E depois de muita reflexão, de encaixar meus pensamentos com o que quero transmitir, creio ter finalmente encontrado o propósito de Deus para a minha vida: de alguma forma, quero transformar a vida de pessoas! Deus colocou essas pessoas em meu caminho e permitiu que eu impactasse suas vidas. Encaro isso como uma benção.

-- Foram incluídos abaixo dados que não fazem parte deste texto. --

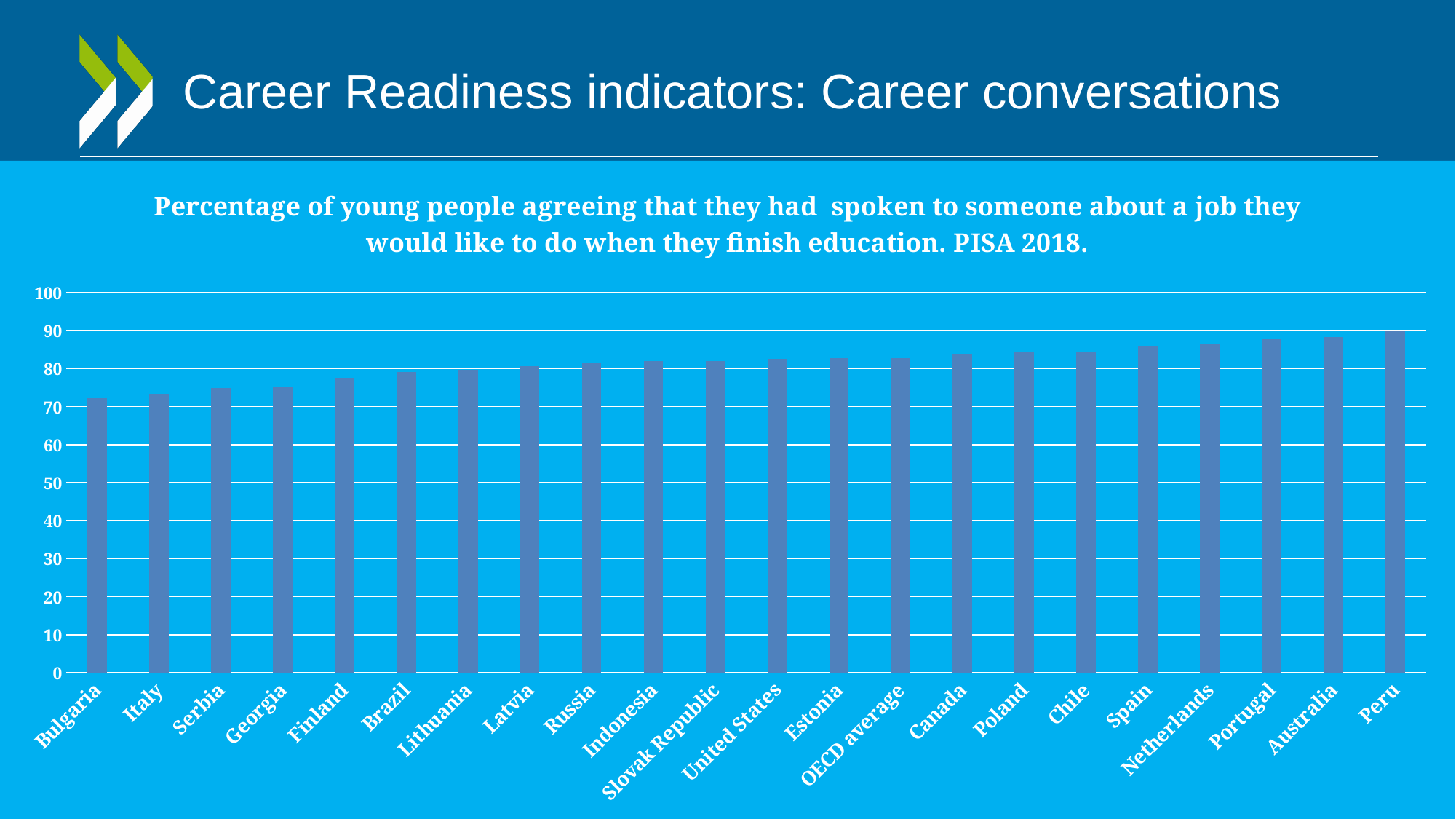
Is the value for Finland greater or less than 80? less Is the value for Bulgaria greater or less than 80? less What kind of chart is shown on the slide? bar chart Do the values generally rise or fall moving from left to right along the x axis? rise What is the highest value shown on the vertical axis of the chart? 100 Is the value for Peru greater or less than 80? greater Which has a larger value, Serbia or Netherlands? Netherlands How many countries or categories are shown on the x axis of the chart? 22 Which has a larger value, Peru or Bulgaria? Peru Which category has the highest value in the chart? Peru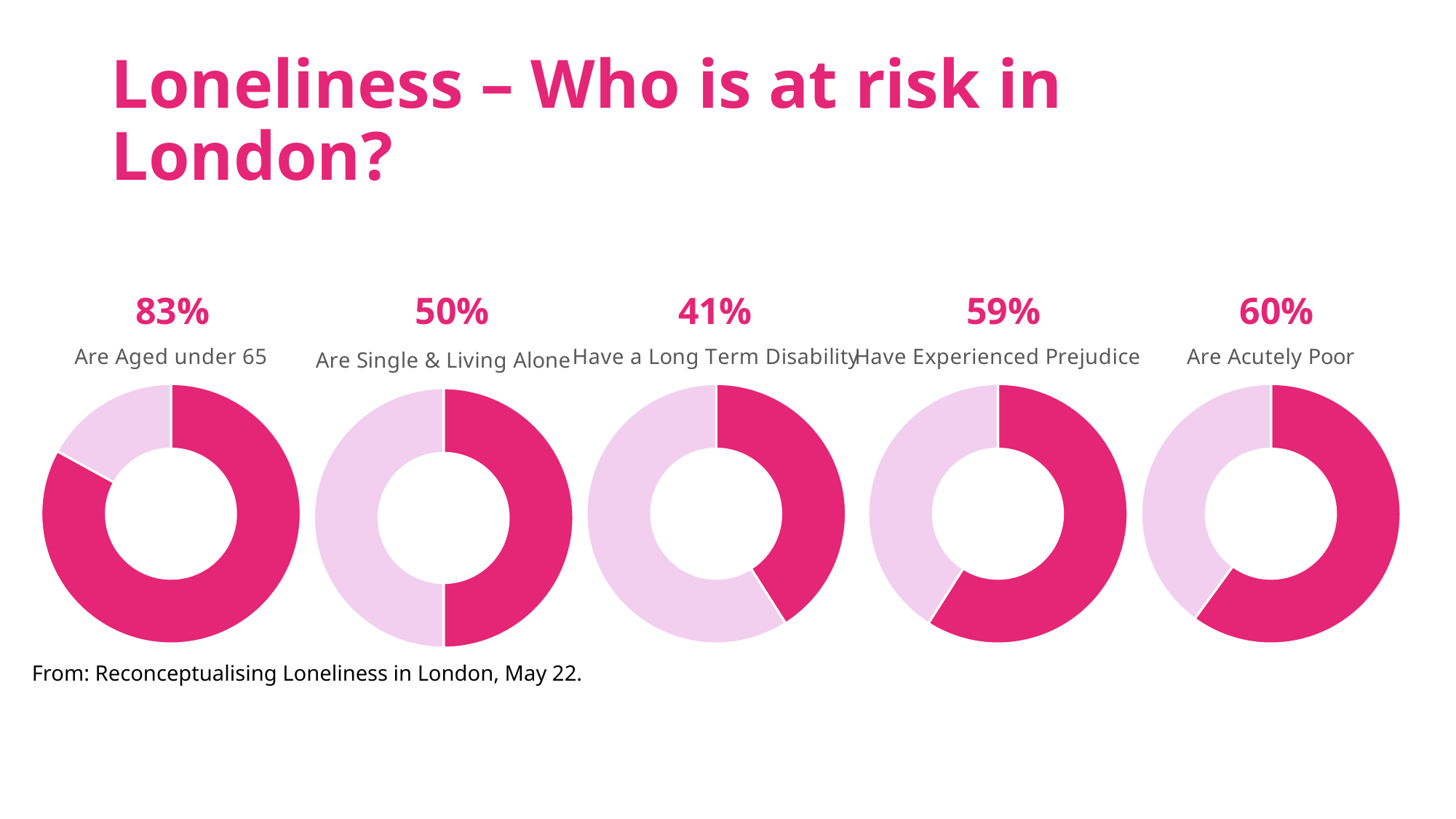
What percentage is shown for 'Are Acutely Poor'? 60% What percentage is shown for 'Are Single & Living Alone'? 50% What kind of chart is used to show each percentage? Donut (pie) chart What percentage is shown for 'Have a Long Term Disability'? 41% How many donut charts are shown on the slide? 5 Which group has the highest percentage shown? Are Aged under 65 What is the difference between the percentage for 'Are Aged under 65' and 'Are Single & Living Alone'? 33% What percentage is shown for 'Have Experienced Prejudice'? 59% Which group has the lowest percentage shown? Have a Long Term Disability What is the title of the slide? Loneliness – Who is at risk in London? What percentage is shown for 'Are Aged under 65'? 83% Which is larger: the percentage for 'Have Experienced Prejudice' or 'Have a Long Term Disability'? Have Experienced Prejudice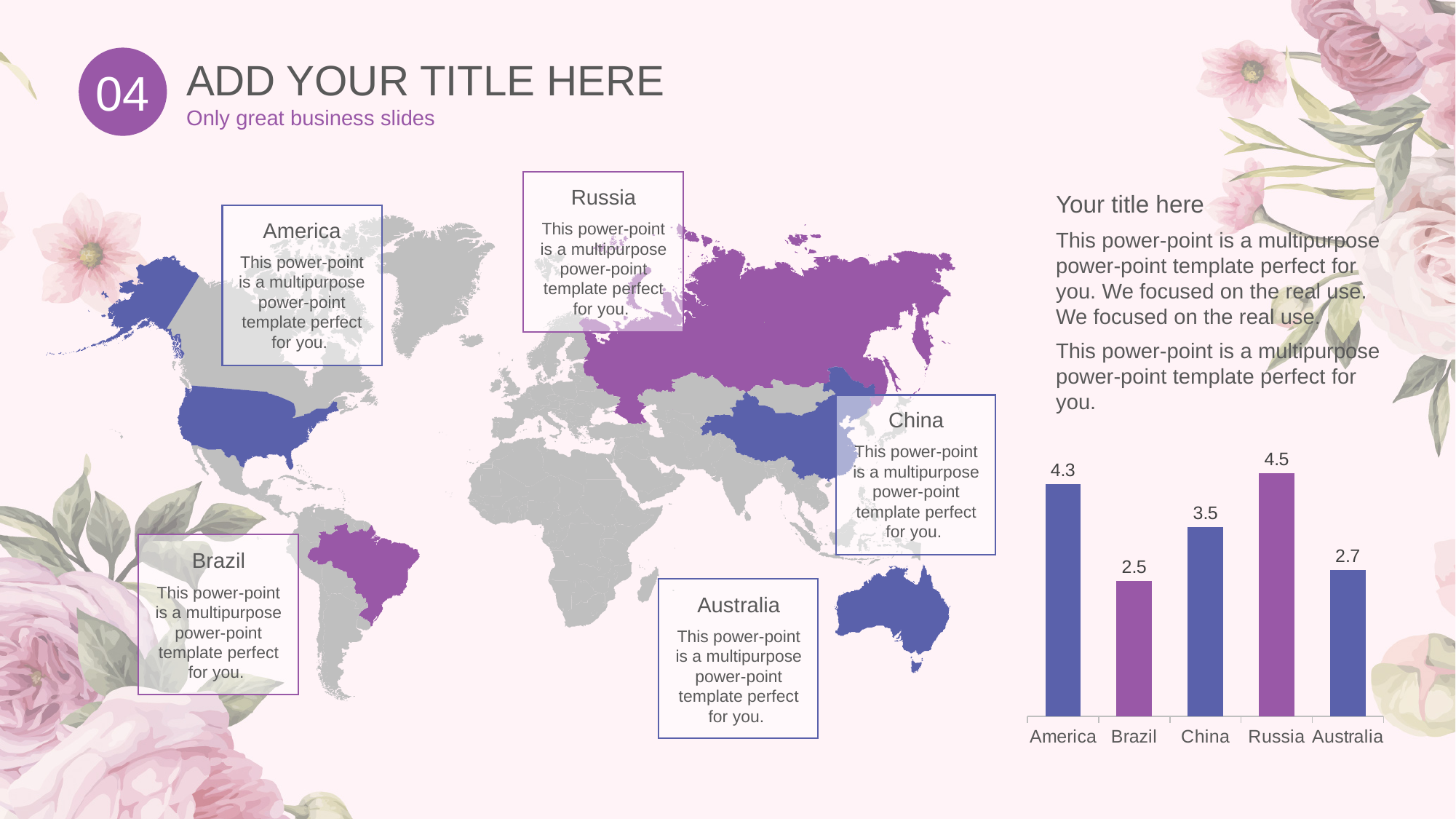
How many categories are shown in the bar chart? 5 What is the value for Brazil in the bar chart? 2.5 What kind of chart is shown on the right of the slide? Bar chart Which category has the highest value in the bar chart? Russia What is the difference between the values for Russia and Brazil in the bar chart? 2 Which category has the lowest value in the bar chart? Brazil What is the value for China in the bar chart? 3.5 What is the value for Australia in the bar chart? 2.7 What colour is the bar for Russia in the bar chart? Purple What is the difference between the values for America and China in the bar chart? 0.8 What is the value for America in the bar chart? 4.3 Which has a larger value in the bar chart, China or Australia? China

Nesta semana, em uma consulta de revisão com o cardiologista, ouvi uma frase que selou essa jornada: "Você pode considerar-se um milagre de Deus!" Essas palavras reverberaram em minha alma. Por isso, pedi perdão pelos meus pecados, entreguei a minha vida a Ele, para que faça dela o que desejar.
Agradeço imensamente à Margarete, meus filhos Rafaela e Júnior, minha nora Adriane, meus netos Henrique, Antônio e Martina (os dois últimos, em sua inocência, sem saber o que estava acontecendo), minha família, irmãos, sobrinhos, primos e afins. Um agradecimento especial ao meu amigo Paulo Esteche, por ter sido quem bateu o sino da esperança. Sei que foram momentos tensos para todos, talvez tanto ou mais do que para mim. Mas eu tinha fé, e continuo tendo, de que Deus me quer vivo! Que Ele nos abençoe!!